=== Supplied material ===

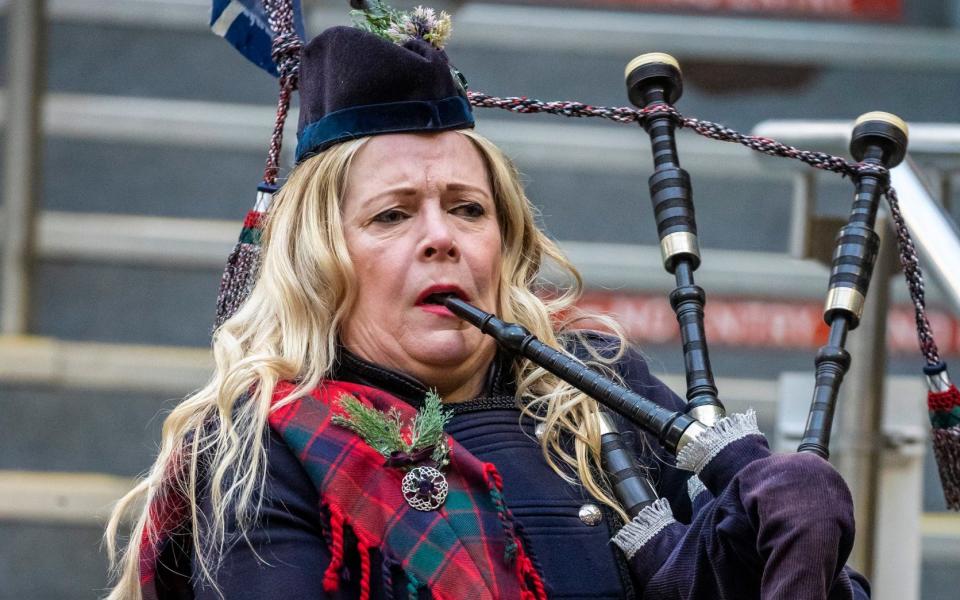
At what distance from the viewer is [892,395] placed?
8.82 feet

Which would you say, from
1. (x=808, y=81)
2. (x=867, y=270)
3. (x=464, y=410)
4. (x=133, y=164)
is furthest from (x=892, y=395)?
(x=133, y=164)

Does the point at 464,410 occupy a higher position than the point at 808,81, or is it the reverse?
the point at 808,81

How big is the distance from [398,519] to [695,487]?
401 millimetres

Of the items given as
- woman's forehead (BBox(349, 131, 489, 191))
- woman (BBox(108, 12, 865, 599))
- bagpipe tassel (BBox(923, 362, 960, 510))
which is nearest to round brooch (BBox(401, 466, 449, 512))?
woman (BBox(108, 12, 865, 599))

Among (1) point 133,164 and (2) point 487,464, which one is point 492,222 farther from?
(1) point 133,164

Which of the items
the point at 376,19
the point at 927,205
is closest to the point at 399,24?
the point at 376,19

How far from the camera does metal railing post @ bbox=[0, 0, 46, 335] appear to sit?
3.84 meters

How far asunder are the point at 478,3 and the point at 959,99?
1448 millimetres

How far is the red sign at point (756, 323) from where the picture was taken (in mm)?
4023

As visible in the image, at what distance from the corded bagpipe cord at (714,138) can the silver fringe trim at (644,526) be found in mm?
506

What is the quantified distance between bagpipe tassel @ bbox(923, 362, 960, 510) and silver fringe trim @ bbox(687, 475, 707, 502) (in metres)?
0.43

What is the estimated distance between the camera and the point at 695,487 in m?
1.93

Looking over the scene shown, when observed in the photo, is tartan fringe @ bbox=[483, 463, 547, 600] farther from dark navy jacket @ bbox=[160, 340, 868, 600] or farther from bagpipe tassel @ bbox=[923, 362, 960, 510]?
bagpipe tassel @ bbox=[923, 362, 960, 510]

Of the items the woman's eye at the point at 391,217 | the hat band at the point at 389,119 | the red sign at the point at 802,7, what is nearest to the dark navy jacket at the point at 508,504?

=== Your instructions ===
Please rewrite all the rows above without the pictures, renaming "silver fringe trim" to "silver edge trim" wherever it occurs and changing nothing else.

=== Finished answer ===
At what distance from the viewer is [892,395] placed?
8.82 feet

Which would you say, from
1. (x=808, y=81)
2. (x=867, y=270)
3. (x=464, y=410)
4. (x=133, y=164)
is furthest from (x=892, y=395)?
(x=133, y=164)

Does the point at 464,410 occupy a higher position than the point at 808,81, or is it the reverse?
the point at 808,81

How big is the distance from [398,519] to [695,487]?
401 millimetres

Of the items given as
- woman's forehead (BBox(349, 131, 489, 191))
- woman (BBox(108, 12, 865, 599))
- bagpipe tassel (BBox(923, 362, 960, 510))
which is nearest to round brooch (BBox(401, 466, 449, 512))?
woman (BBox(108, 12, 865, 599))

Among (1) point 133,164 and (2) point 487,464, which one is point 492,222 farther from?
(1) point 133,164

Which of the items
the point at 376,19
the point at 927,205
is closest to the point at 399,24?
the point at 376,19

How far from the camera does metal railing post @ bbox=[0, 0, 46, 335] appear to sit?
3.84 meters

How far asunder are the point at 478,3 and the point at 959,99?
1448 millimetres

How far is the red sign at point (756, 323) from where the picture was taken (in mm)?
4023

As visible in the image, at what distance from the corded bagpipe cord at (714,138) can the silver edge trim at (644,526) be found in mm?
506

What is the quantified distance between bagpipe tassel @ bbox(923, 362, 960, 510) and silver edge trim @ bbox(687, 475, 707, 502) (in metres)?
0.43

What is the estimated distance between the camera and the point at 695,487 in m?
1.93

Looking over the scene shown, when observed in the photo, is tartan fringe @ bbox=[483, 463, 547, 600] farther from dark navy jacket @ bbox=[160, 340, 868, 600] or farther from bagpipe tassel @ bbox=[923, 362, 960, 510]?
bagpipe tassel @ bbox=[923, 362, 960, 510]

Of the items the woman's eye at the point at 391,217 | the hat band at the point at 389,119 | the red sign at the point at 802,7, what is nearest to the dark navy jacket at the point at 508,504?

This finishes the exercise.